> [STATED GOAL] Reproduce the entire listing below word for word, leaving out the pictures.

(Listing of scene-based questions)
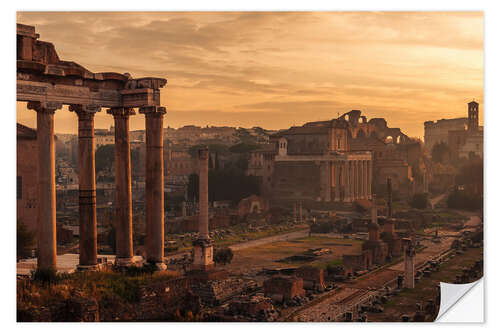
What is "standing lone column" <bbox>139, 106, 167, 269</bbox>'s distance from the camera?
1034 cm

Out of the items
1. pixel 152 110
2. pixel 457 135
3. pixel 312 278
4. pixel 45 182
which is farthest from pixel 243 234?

> [WRITTEN SOLUTION]
What is "standing lone column" <bbox>139, 106, 167, 269</bbox>'s distance from the camera?
1034 cm

Out of the items
1. pixel 152 110
2. pixel 457 135
3. pixel 312 278
4. pixel 45 182
which is farthest from pixel 243 234?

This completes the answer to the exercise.